Il faut dire que le club regroupant Sainte-Rose et Fabreville possède le plus gros bassin des trois en plus de compter sur deux formations semi-professionnelles.

Du côté du CS Monteuil, ce sont les délais rapprochés pour déposer les documents auprès de Soccer Canada qui ont forcé le club à prendre cette décision. Il faut mentionner que les équipes désirant postuler pour la reconnaissance nationale de club juvénile ont jusqu’au samedi 31 août pour le faire.

«Dès le début, nous avons été assez clairs sur le point que nous étions d’accord avec le processus de fusion, mais nous ne voulions pas que ça nuise [au club et aux membres] dans l’obtention de la licence nationale», assure le président de Monteuil Jimmy Colatosti.

Ce dernier précise que leur demande de clarification déposée auprès de l’Association régionale et la Fédération de soccer du Québec, à savoir l’impact sur l’obtention de la reconnaissance nationale n’a pas été obtenue à temps, ce qui les ont poussés à continuer le processus seul.

Toutefois, le CS Monteuil ne se dit pas fermé à l’idée de rouvrir les discussions, une fois que la réponse pour la licence sera obtenue. «On a toujours eu des discussions positives avec le CS Centre-Sud et les Étoiles de l’Est.

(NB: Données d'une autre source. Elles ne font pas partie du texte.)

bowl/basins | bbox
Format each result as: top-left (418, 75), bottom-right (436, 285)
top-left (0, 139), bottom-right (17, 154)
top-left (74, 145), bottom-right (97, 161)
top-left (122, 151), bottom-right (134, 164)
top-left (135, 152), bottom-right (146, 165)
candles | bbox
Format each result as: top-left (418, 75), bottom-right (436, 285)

C’est nous qui avions des inquiétudes», conclut-il.

Avantages

Au-delà de l’accès à la totalité des niveaux disponibles, une fusion entre l’Est et l’Ouest permettrait de compter sur des bassins d’environ 5500 joueurs et par conséquent diminuer les coûts d’inscription.

«Les prix varieraient entre 200 et 250$ au lieu d’environ 400$ si le club obtient la reconnaissance nationale de club juvénile par elle-même», soutient le président de l’ARSL, en justifiant que les clubs doivent payer du personnel pour les services élite qu’elles offrent.

La fusion garantirait aussi que les joueurs évoluent dans leur secteur d’origine et diminuerait donc les déplacements, qui est en soi une exigence de la Ville de Laval.

«De notre côté, nous sommes entièrement d’accord avec cela, précise Bernard David. Au final, notre objectif à la région est d’offrir un programme de base de soccer [pour permettre à tous de jouer].»

Programme de reconnaissance des clubs
Avec la réforme, il y a maintenant quatre catégories :

  • Reconnaissance nationale de club juvénile, l’équivalent du AAA
  • Reconnaissance provinciale/territoriale de club juvénile 2, l’équivalent du AA
  • Reconnaissance provinciale/territoriale de club juvénile 1, l’équivalent du A
  • Soccer de qualité, l’équivalent du local
Si un club possède le grade national de club juvénile, il possède automatiquement les autres et ainsi de suite en descendant.